Но он не удовлетворялся тем мрачным, что знал вместе с Чаадаевым и Баратынским. Чтобы видеть мир таким, каков он есть, нужно было не только зрение, нужно было уметь сказать себе: «виждь, и внемли», – и именно в созерцании истины обретать мужество и надежду. «Мужайся ж, презирай обман, стезею правды бодро следуй», – говорится в первом из «Подражаний Корану» (1824).
Этот цикл с его по-новому яростным пафосом утверждения истины, стойкости, веры в торжество правды, в то, что «нечестивые падут, покрыты пламенем и прахом», – стоял в центре михайловской лирики и имел для автора значение громадное. Темы «Подражаний Корану» пронижут затем все творчество Пушкина. Главная из них – «Нет, не покинул я тебя», слова Аллаха, обращенные к пророку, слова, призывающие к мужеству и надежде.
Земля недвижна; неба своды,
Творец, поддержаны тобой,
Да не падут на сушь и воды
И не подавят нас собой.
«Плохая физика; но зато какая смелая поэзия!» – написал автор в примечании к этой строфе пятого «Подражания». В словах этих заключен явный и резкий вызов: «смелая поэзия» утверждается вопреки «физике», перед лицом «реалистического» века, века «последних поэтов». Строки «Вакхической песни» прозвучали вскоре после этого.
Спустя несколько лет странная и тоскливая интонация звучит в письмах Пушкина.
«Что «Газета» наша?.. – спрашивает он у Плетнева в 1831 году о «Литературной газете». – Под конец она была очень вяла; иначе и быть нельзя: в ней отражается русская литература. В ней говорили под конец об одном Булгарине; так и быть должно: в России пишет один Булгарин».
«Грустно, тоска, – пишет он несколько дней спустя о кончине Дельвига (которому незадолго до смерти был учинен жестокий и грубый разнос как редактору «Литературной газеты»). – Вот первая смерть, мною оплаканная… Нечего делать! согласимся. Покойник Дельвиг. Быть так».
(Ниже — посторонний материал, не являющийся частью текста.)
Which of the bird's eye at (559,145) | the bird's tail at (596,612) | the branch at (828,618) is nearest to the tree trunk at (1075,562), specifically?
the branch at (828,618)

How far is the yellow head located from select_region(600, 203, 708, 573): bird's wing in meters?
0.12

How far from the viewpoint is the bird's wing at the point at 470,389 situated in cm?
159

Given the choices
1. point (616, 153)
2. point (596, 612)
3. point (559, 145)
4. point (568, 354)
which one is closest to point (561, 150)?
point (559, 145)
«Было время, – пишет он в 1834 году, – литература была благородное, аристократическое поприще. Ныне это вшивый рынок. Быть так».
Многое в жизни шло навыворот, и этот противоестественный ход приходилось признавать за нечто естественное. Так в повести Гоголя нам предлагается удивляться чему угодно, но менее всего тому, что нос майора Ковалева разгуливает в мундире по Невскому проспекту.
«Надежды славы и добра» не сбывались. И в самой жизни Пушкина многое шло наоборот и навыворот. Пророческий смысл был в парадоксе, вырвавшемся у него незадолго До женитьбы, накануне поездки в Болдино: «Ах, что за проклятая штука счастье!» Как и в «Предчувствии» (1828), в 30-е годы он снова ощущает, что в «тишине» над его головою собираются тучи.
«Какое-то роковое предопределение стремило Пушкина к погибели», – писал потом Вяземский.
Первое, что сочинил Пушкин, приехав в 1830 году в Болдино, были «Бесы».
Черновики этого стихотворения поражают воображение зрелищем борьбы с трагическим мотивом, стремящимся выразить себя. Сквозь кружение строк, ритмов и созвучий: «Путник едет… Невидимкой освещает мутную мятель… Как за дымкой… И за их волнистой дымкой…» – сквозь этот нарастающий подземный гул постепенно надвигается тема:
Тучи
Потом: «Вьется…» Потом: «мчатся тучи…» Потом: «мчатся вьются тучи…».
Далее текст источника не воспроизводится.